Nunca será lo mismo un suspirante: “te amo, mi amor, no llegues tarde,
besos.” Que el incomparable grito del
briago: “¡No te largues de la casa vieja, ya no lo vuelvo a hacer!” Tal vez se
me pueda objetar que todo esto no es más que irracionalismo o peor aún: insistir
en la bohemia para los escritores; siendo que realmente no hay peor enemigo
para un escritor en estos tiempos que una idea preconcebida de la bohemia; o
que la razón y su contraparte, el irracionalismo, no podrán nunca confundirse:
yo los invito a que se emborrachen previamente documentados con el sabio
argumento de Séneca, que sin que le temblara el pulso recomendaba: "No
dudemos, de vez en cuando, en emborracharnos, no para ahogarnos en el vino sino
para encontrar en él un poco de reposo: la embriaguez barre nuestras
preocupaciones, nos agita profundamente y cura nuestra morosidad como cura
ciertas enfermedades. No llamaron al inventor del vino Liberador porque suelte
la lengua, sino porque libera nuestra alma de las preocupaciones que la
avasallan, la sostiene, la vivifica y le devuelve el valor para todas sus
empresas" (De tranquillitate animi).
En
este punto me gustaría hacer una distinción entre la embriaguez y la
alucinación que provoca cualquier otro tipo de droga. Me parece que las demás
drogas no logran los efectos de una buena borrachera puesto que la droga juega
con los mecanismos de introspección y todo aquello que nos vuelve pasivos y
contempladores de nuestra propia miseria ridiculizada por esas mierdas. (Además
guácala: ¡Son puros retorcidos químicos incomparables al Ron procedente de la
caña de azúcar!) El alcohol en cambio, cuando se prueba con la prudencia del
buen borracho, no nos provoca sino el elemento liberador del que habló Séneca
en la cita anterior: el borracho sabe que la realidad nunca cambia, sino que
cambia él mismo, la embriaguez nunca es una vuelta al paraíso perdido, sino un
espasmo de tranquilidad frente al caos de la realidad y me atrevería a decir
que en la mayoría de los casos no sólo como espasmo sino como incitación a la
actividad. Si no son muy productivos, los borrachos por lo menos son activos.
Cuando
estoy borracho me vislumbro a mí mismo y me experimento como intensidad, con
seis vasos de vodka con jugo de naranja se puede descubrir ante mí la calidad
irrepetible de mi ser, vuelvo a pensar de arriba abajo la complejidad y la
pasión que tiene la vida, me siento tan contento que puedo escribir un poema en
mi mente y después olvidarlo para siempre, puesto que lo que aparece no es más
que lo más mío de mí, aquello sin lo cual no valdría la pena ni siquiera dar el
próximo párrafo o el próximo paso.

• [Datos analizados]:

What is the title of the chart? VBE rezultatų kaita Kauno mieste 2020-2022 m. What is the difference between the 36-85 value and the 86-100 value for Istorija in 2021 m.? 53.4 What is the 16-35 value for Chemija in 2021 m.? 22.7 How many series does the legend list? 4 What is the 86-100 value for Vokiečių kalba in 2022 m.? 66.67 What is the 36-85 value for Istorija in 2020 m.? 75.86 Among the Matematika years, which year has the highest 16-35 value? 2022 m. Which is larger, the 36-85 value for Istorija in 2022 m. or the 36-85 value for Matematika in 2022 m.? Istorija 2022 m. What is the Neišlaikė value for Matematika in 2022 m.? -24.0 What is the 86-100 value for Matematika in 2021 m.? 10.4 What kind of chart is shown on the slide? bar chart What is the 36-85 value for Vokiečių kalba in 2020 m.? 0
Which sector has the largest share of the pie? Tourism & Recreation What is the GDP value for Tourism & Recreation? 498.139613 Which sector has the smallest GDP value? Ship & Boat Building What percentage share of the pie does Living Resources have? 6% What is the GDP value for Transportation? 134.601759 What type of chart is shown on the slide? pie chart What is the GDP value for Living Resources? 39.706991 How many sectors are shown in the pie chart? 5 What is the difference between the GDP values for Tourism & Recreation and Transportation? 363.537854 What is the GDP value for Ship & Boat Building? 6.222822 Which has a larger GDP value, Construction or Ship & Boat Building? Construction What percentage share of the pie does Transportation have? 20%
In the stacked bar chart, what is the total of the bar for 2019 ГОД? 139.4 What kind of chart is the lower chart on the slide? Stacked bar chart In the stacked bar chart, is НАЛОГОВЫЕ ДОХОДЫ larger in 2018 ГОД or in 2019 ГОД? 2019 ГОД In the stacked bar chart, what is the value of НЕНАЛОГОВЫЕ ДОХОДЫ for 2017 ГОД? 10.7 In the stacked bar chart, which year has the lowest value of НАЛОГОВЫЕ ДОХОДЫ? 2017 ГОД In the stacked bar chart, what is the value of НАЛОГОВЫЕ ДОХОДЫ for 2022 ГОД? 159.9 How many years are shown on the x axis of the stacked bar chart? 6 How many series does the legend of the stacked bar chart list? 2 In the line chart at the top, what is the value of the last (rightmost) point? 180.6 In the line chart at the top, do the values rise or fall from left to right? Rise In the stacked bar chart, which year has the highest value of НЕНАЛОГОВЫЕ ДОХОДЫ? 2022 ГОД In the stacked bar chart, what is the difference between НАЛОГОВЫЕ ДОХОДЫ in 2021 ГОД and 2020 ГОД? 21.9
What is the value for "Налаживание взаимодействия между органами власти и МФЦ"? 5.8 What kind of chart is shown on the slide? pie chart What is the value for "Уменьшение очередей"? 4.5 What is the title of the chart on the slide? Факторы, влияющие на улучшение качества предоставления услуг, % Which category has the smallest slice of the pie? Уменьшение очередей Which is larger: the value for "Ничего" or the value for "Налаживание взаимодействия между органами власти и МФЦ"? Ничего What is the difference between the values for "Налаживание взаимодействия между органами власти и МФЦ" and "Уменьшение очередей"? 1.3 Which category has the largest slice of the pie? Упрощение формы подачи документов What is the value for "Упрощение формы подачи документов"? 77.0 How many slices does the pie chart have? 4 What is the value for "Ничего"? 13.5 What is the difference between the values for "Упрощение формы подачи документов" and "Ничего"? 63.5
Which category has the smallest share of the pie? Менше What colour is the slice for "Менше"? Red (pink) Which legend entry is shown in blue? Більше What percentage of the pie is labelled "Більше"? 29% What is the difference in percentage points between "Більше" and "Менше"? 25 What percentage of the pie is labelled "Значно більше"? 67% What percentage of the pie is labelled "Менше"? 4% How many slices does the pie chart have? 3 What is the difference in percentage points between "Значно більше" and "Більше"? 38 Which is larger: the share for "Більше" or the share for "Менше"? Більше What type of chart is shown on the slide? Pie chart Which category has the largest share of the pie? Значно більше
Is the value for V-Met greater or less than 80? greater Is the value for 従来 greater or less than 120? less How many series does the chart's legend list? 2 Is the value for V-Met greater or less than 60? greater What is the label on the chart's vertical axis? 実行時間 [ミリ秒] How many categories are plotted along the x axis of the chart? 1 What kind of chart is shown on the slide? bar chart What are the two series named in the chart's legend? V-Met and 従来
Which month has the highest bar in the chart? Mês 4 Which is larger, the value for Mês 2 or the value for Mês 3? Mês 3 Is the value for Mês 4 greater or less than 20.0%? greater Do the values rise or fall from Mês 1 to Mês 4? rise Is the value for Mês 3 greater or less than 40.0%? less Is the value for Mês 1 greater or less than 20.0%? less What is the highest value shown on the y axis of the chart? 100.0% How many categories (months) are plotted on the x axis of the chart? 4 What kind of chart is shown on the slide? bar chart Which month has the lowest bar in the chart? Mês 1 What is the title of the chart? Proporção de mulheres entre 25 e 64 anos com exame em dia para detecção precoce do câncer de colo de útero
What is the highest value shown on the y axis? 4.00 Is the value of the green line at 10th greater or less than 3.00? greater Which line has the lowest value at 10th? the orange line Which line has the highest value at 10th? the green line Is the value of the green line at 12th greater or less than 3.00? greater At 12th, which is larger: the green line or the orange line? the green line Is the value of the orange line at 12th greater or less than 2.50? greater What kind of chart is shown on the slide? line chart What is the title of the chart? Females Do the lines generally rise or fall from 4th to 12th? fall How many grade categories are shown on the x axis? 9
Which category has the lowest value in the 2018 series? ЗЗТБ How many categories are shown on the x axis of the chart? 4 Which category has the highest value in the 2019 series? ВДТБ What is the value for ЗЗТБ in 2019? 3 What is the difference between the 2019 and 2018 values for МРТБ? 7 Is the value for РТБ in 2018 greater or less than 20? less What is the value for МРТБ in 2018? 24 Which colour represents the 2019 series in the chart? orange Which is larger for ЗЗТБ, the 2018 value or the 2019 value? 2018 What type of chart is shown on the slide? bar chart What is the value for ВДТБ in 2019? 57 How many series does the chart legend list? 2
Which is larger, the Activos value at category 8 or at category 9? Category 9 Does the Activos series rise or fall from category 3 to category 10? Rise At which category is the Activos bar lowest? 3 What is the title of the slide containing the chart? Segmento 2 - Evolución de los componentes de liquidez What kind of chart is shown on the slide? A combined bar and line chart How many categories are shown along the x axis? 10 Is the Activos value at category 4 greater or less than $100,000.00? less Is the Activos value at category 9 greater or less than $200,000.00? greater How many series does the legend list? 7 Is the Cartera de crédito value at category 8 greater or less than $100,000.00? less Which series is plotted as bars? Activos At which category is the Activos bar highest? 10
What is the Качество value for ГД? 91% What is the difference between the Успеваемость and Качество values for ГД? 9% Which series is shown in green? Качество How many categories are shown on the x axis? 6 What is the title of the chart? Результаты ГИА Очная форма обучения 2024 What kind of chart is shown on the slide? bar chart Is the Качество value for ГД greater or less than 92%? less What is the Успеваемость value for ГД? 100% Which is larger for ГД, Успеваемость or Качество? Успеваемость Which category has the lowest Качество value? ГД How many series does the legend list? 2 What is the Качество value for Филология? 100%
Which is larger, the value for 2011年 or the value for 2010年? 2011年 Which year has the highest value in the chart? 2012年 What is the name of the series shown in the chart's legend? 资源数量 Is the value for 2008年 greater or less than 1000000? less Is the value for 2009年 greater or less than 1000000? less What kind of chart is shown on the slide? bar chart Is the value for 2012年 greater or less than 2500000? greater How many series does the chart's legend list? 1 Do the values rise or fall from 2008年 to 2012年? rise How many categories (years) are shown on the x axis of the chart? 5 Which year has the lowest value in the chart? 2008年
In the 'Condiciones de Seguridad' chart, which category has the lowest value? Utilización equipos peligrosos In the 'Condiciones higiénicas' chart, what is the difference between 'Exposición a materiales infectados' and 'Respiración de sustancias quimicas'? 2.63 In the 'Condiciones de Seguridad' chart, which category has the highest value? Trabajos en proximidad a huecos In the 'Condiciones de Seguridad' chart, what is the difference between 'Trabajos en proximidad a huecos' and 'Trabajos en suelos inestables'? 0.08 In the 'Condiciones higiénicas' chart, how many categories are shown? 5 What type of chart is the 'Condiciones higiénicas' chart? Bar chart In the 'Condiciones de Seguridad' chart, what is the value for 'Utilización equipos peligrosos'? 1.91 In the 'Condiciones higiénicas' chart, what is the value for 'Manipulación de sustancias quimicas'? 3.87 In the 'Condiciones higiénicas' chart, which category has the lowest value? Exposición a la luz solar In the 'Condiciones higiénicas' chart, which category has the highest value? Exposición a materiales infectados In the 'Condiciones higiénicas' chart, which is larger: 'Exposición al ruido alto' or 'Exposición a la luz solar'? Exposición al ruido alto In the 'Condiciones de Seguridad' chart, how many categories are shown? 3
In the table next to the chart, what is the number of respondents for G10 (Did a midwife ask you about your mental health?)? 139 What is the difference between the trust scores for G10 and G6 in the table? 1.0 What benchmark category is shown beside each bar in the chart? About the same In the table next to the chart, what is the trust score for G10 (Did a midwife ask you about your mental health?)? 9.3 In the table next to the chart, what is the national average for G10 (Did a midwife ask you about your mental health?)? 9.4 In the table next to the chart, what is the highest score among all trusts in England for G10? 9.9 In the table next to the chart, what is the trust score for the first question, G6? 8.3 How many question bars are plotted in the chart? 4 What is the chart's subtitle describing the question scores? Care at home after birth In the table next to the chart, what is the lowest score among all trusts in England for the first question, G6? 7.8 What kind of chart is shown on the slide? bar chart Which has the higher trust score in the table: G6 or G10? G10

• [Completa lo siguiente]:
1. Enumera todas las bebidas alcohólicas que se nombran en el texto sobre la embriaguez.
2. Retoma el texto sobre la embriaguez donde termina y continúalo.
Los ítems no hacen falta para nada de lo que se pide.

• [Respuestas]:
1. vino, ron, vodka

2.
Si
me mojé tanto a mí mismo en estas líneas lamento desilusionarlos: cualquier
burla que me hagan solo incrementará mi egolatría y de esa borrachera sí que
prefiero permanecer lejano.
El
gran escritor de ciencia ficción Robert Heinlein decía que un poeta que lee en
público sus versos es porque de seguro tiene otros vicios aún más feos, lo que
me hace recordar que en la última borrachera que tuve incurrí en ese vicio y
recordé a una mujer que en su ponencia del día de ayer apuntó que le gustaba
provocar o mover a otros a la creación poética. Pues bien, sin hacerle caso a
aquél viejo gruñón de Heinlein y tan embriagado como quisiera estar hoy, voy a
citarle aquel poema:
"Cadáver
lleno de mundo he sido,
cadáver
lleno de mundo moriré,
y
esta noche frente a tu mirada
tras
el filo de una navaja me inclinaré".
Como
la mayoría de las buenas sensaciones, la embriaguez requiere y se ve reforzada
gracias a nuestro contacto social y es en ella donde solamente la podríamos
disfrutar como vale la pena llevarla a cabo. De ahí el: “Estamos chupando
tranquilos…”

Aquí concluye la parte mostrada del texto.